In a rather general formulation, this intention has only been achieved before for the limiting case of perfect competition, where an individual firm's action does not influence other players' payoffs and decisions, see Baldursson and Karatzas (1997). The perfectly competitive equilibrium is linked via a social planner to the other extreme, monopoly, which benefits similarly from the lack of interaction. There is considerable work on the single agent's problem of sequential irreversible investment, see e.g. Pindyck (1988), Bertola (1998), Riedel and Su (2010), and all instances involve singular control. In our game, the number of players is finite and actions have a strategic effect, so this is the second line of research we extend.
With irreversible investment, the firm's opportunity to freely choose the time of investment is a perpetual real option. It is intuitive that the value of the option is strongly affected when competitors can influence the value of the underlying by their actions. The classical option value of waiting is threatened under competition and the need arises to model option exercise games.
While typical formulations assume fixed investment sizes and pose only the question how to schedule a single action, we determine investment sizes endogenously. Our framework is also the limiting case for repeated investment opportunities of arbitrarily small size. Since investment is allowed to take the form of singular control, its rate need not be defined even where it occurs continuously.
We begin with open loop strategies, which condition investment only on the information concerning exogenous uncertainty. Technically, this is the multi-agent version of the sequential irreversible investment problem, since determining a best reply to open loop strategies in a rather general formulation is a monotone follower problem. The main new mathematical problem is then consistency in equilibrium. We show that it suffices to focus on the instantaneous strategic properties of capital to obtain quite concise statements about equilibrium existence and characteristics, without a need to specify the model or the underlying uncertainty in detail. Nevertheless, the scope for strategic interaction is rather limited when modelling open loop strategies.
With our subsequent account of closed loop strategies, we enter completely new terrain. While formulating the game with open loop strategies is a quite clear extension of monopoly, we now have to propose classes of strategies that can be handled, and conceive of an appropriate (subgame perfect) equilibrium definition.

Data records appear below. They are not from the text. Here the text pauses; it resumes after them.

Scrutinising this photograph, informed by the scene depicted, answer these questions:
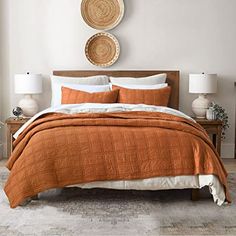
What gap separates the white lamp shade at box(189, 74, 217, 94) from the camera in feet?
18.1

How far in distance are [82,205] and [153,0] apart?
124 inches

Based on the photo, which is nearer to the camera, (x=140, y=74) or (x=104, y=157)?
(x=104, y=157)

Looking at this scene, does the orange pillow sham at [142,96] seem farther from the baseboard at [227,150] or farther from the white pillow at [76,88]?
the baseboard at [227,150]

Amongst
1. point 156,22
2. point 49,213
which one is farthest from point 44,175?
point 156,22

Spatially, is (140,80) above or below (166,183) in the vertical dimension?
above

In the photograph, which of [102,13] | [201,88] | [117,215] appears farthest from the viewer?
[102,13]

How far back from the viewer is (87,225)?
10.3 ft

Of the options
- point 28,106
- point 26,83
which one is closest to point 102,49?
point 26,83

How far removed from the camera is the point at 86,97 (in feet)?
16.9

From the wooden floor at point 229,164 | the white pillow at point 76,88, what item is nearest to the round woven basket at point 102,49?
the white pillow at point 76,88

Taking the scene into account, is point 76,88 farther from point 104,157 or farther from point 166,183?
point 166,183

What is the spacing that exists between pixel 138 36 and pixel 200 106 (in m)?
1.17

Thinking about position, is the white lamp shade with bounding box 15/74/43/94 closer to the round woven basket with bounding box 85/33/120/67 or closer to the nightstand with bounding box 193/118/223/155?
the round woven basket with bounding box 85/33/120/67

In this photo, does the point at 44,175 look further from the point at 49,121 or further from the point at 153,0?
the point at 153,0
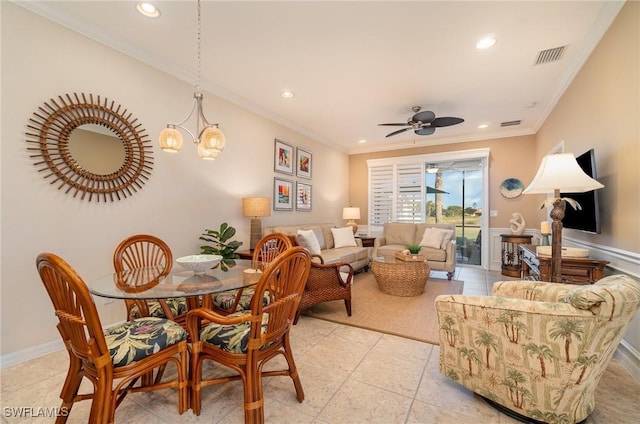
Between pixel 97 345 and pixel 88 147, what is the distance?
2.00m

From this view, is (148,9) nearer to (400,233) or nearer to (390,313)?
(390,313)

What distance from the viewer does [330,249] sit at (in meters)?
5.12

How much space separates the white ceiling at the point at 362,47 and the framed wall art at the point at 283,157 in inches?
27.5

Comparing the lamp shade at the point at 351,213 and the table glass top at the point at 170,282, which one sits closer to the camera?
the table glass top at the point at 170,282

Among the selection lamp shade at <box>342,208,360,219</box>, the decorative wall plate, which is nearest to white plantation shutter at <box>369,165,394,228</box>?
lamp shade at <box>342,208,360,219</box>

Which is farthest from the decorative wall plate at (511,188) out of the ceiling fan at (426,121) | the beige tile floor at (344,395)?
the beige tile floor at (344,395)

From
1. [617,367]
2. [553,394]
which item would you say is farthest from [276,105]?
[617,367]

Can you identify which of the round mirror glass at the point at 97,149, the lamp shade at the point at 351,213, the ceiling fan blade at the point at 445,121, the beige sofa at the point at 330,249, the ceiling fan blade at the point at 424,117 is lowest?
the beige sofa at the point at 330,249

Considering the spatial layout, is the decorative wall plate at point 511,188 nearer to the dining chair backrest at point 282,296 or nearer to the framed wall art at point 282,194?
the framed wall art at point 282,194

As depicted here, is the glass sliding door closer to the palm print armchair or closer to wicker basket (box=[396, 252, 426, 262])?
wicker basket (box=[396, 252, 426, 262])

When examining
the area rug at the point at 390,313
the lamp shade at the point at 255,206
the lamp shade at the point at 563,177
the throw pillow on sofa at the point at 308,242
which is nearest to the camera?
the lamp shade at the point at 563,177

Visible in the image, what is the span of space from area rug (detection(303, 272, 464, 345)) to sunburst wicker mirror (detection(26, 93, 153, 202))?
2.35 metres

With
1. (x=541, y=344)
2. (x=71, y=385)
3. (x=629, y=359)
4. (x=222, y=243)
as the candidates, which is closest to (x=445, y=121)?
(x=629, y=359)

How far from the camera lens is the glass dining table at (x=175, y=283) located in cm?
147
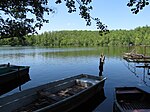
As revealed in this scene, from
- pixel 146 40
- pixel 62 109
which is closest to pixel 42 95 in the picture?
pixel 62 109

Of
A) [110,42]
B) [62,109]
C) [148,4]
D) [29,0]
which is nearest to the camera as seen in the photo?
[148,4]

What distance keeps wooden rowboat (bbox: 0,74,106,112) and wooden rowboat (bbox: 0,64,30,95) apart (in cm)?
710

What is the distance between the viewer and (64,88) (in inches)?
626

After establishing the formal framework in a first effort, we encounter new control problems in equilibrium determination. Since the methods used for open loop strategies are not applicable, we take a dynamic programming approach and develop a suitable verification theorem. It is applied to construct different classes of Markov perfect equilibria for the model by Grenadier (2002) to study the effect of preemption on the value of the option to delay investment. In fact, there are Markov perfect equilibria with positive option values despite perfect circumstances for preemption.